服务器上装了ai2thor
,ssh
到服务器上跑程序,程序开了多进程调用ai2thor
进行仿真。
结果出现如下提示,然后一直卡住不动。
/usr/lib/xorg/Xorg.wrap: Only console users are allowed to run the X server
Ctrl+C
结束程序发现所有进程都卡在fifo_server.py
的open
函数上
controller = ai2thor.controller.Controller(**controller_kwargs)
File "/home/zzy/.conda/envs/cow/lib/python3.7/site-packages/ai2thor/controller.py", line 498, in __init__
host=host,
File "/home/zzy/.conda/envs/cow/lib/python3.7/site-packages/ai2thor/controller.py", line 1299, in start
self.last_event = self.server.receive()
File "/home/zzy/.conda/envs/cow/lib/python3.7/site-packages/ai2thor/fifo_server.py", line 182, in receive
metadata, files = self._recv_message()
File "/home/zzy/.conda/envs/cow/lib/python3.7/site-packages/ai2thor/fifo_server.py", line 103, in _recv_message
self.server_pipe = open(self.server_pipe_path, "rb")
搜索卡住的函数没找到解决方案,试着直接在python里面初始化一个Controller
,出现如下报错。
>>> from ai2thor.controller import Controller
>>> c=Controller()
/home/zzy/.conda/envs/cow/lib/python3.7/site-packages/ai2thor/platform.py:155: UserWarning: could not connect to X Display: 0, Can't connect to display ":0": b'No protocol specified\n'
"could not connect to X Display: %s, %s" % (display_str, e)
/home/zzy/.conda/envs/cow/lib/python3.7/site-packages/ai2thor/platform.py:155: UserWarning: could not connect to X Display: 1, Can't connect to display ":1": b'No protocol specified\n'
"could not connect to X Display: %s, %s" % (display_str, e)
Traceback (most recent call last):
File "<stdin>", line 1, in <module>
File "/home/zzy/.conda/envs/cow/lib/python3.7/site-packages/ai2thor/controller.py", line 487, in __init__
self._build = self.find_build(local_build, commit_id, branch, platform)
File "/home/zzy/.conda/envs/cow/lib/python3.7/site-packages/ai2thor/controller.py", line 1214, in find_build
raise Exception("\n".join(error_messages))
Exception: The following builds were found, but had missing dependencies.
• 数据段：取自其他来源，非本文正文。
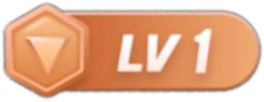 等级-LV1-Song's blog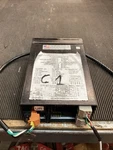 Omega DP41-U P2/CABLE Connector. Fixed Price $70.00.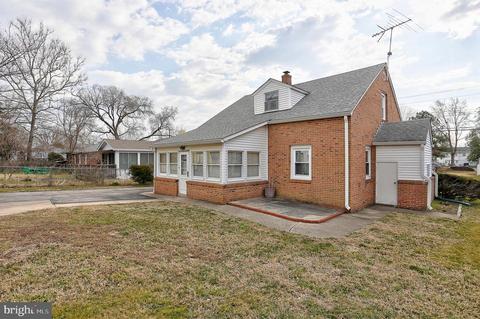 184 Carroll Rd, Pasadena, MD 21122 photo 11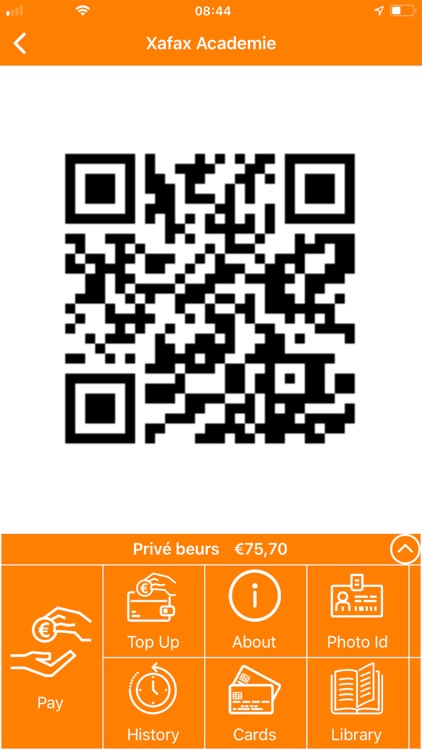 myNetPay screenshot-3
Only one valid platform is required to run AI2-THOR.
Platform Linux64 failed validation with the following errors: No valid X display found
Linux64 requires a X11 server to be running with GLX. If you have a NVIDIA GPU, please run: sudo ai2thor-xorg start
查了说是要设置DISPLAY
环境变量,echo $DISPLAY
确实是没有设置的,但是试了:0
,:1
,:2
等都一样是报错,但有额外的报错信息:
对于:0
,:1
已经在服务器上登录了的图形桌面(其它账号登录的)所对应的号码,是如下提示:
Platform Linux64 failed validation with the following errors: Invalid display: :0. Failed to connect Can't connect to display ":0": b'No protocol specified\n'
对于:2
没有图形桌面对应的号码,是如下提示:
Platform Linux64 failed validation with the following errors: Invalid display: :2. Failed to connect Can't connect to display ":2": [Errno 111] Connection refused
但根据这些新提示也没有查到什么有用的解决方法。
想着可能需要ssh
时加上x11转发有图形界面才能开启Controller
,但网络问题支持不了开启转发,于是根据ai2thor官网的说法准备使用CloudRendering
看看。等着下载的时候想着可能是ai2thor
配置不正确,决定到机房服务器上直接登录再试,发现的确是可以运行的,同时也查看了一下$DISPLAY
变量,发现是:2
。
在不登出桌面环境的情况下,再通过ssh连接到服务器并且设置DISPLAY
为:2
发现能够初始化Controller
了,桌面环境上看的话会出现ai2thor
的仿真环境。
PS1: 后面试了如果不设置DISPLAY
环境变量或者传参x_display
的话,初始化的时候会自动遍历所有现有的display
,如果有能运行的就会自动选取进行初始化,没有就会报错。
PS2: 设置DISPLAY
为空字符串的话也是会卡在open
函数上面。
PS3:开多进程跑ai2thor
的时候如果初始化出错的话好像并不会导致进程崩溃,而是一直卡在open函数上面没有任何提示。
因此,如果要ssh
到服务器上面跑ai2thor
的话可以尝试一下先在服务器开一个图形界面,查一下界面对应的display
(echo $DISPLAY
),然后ssh
登录后设置DISPLAY
为对应的值由或者初始化Controller
时设置传参x_display=“:2” #相应的display值
又或者可以试试x11转发或者CloudRendering